MSCI’s all-country world index, a gauge of stock performance worldwide, closed up 0.1% after earlier hitting to a new intraday high.

The combination of strong growth and inflation not yet slowing to the Fed’s 2% target has led Fed officials to push back on rate cut expectations.

The strength of the labor market has unequivocally emboldened the Fed to be more relaxed about keeping rates high for longer,” said Dec Mullarkey, a managing director at SLC Management in Boston.

“So, the Fed is signaling it will be patient and use that runway to let more data roll in and cement the evidence that the economy is well balanced before they adjust rates,” Mullarkey said.

Fed funds futures show a 52.6% chance of a cut in June, with a 35.5% probability of no cut, a sharp reversal from bets on Feb. 1 of a 62% chance of a cut in March, according to CME Group’s FedWatch Tool.

The pan-European STOXX 600 index rose 0.43% to post its fifth straight week of gains and a new closing high. The French CAC40 and German DAX indices also closed at record highs.

On Wall Street, the Dow Jones Industrial Average rose 0.16% and the S&P 500 eked out a 0.03% gain as both posted new closing highs. The Nasdaq Composite dropped 0.28% but all three indices rose for the week, with the Dow up 1.3%, S&P 500 1.7% and the Nasdaq 1.4%.

The dollar was poised to record a weekly fall for the first time in 2024 as investors consolidated positions and sought further guidance on global economies. The dollar index rose 0.029%, with the euro down 0.03% to $1.082. On the data front in Europe, German business morale fell unexpectedly in Europe’s biggest economy in December, an Ifo institute survey showed.

German bond yields were on track for their third straight weekly increase as the economic data and central bank officials continued to chip away at investors’ hopes for rapid rate cuts by the European Central Bank this year.

Japan’s stock market was closed for a public holiday on Friday, but Nikkei futures rose nearly 1%, suggesting Japanese stocks will extend their record run next week.

Chinese shares wobbled between gains and losses. The Shanghai Composite index rose above the psychologically key 3,000-point mark.

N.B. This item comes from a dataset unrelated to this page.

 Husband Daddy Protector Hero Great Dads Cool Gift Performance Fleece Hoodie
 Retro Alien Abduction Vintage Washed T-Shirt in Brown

It is up 4.6% for the week and has bounced about 10% from five-year lows set more than two weeks ago.

Hong Kong’s Hang Seng index slipped 0.1%.

Data showed on Friday that China’s new home prices fell for the seventh month in January, leaving sentiment fragile as policymakers’ efforts to restore confidence in the debt-ridden sector struggled for traction.

A Reuters poll showed that the recent rally in global stocks had a little further to go but they were divided on whether there would be a correction in the next three months.

The two-year Treasury yield, which reflects interest rate expectations, fell 2.2 basis points to 4.692%, while the yield on the benchmark 10-year note was down 7.5 basis points at 4.252%.

The 10-year hit a three-month high of 4.3540% overnight.

U.S. crude futures settled down $2.12 to $76.49 a barrel and Brent fell $2.05 to settle at $81.62.

Gold prices were set for a weekly gain, buoyed by a softer dollar. U.S. gold futures settled 0.9% higher at $2,049.40 an ounce.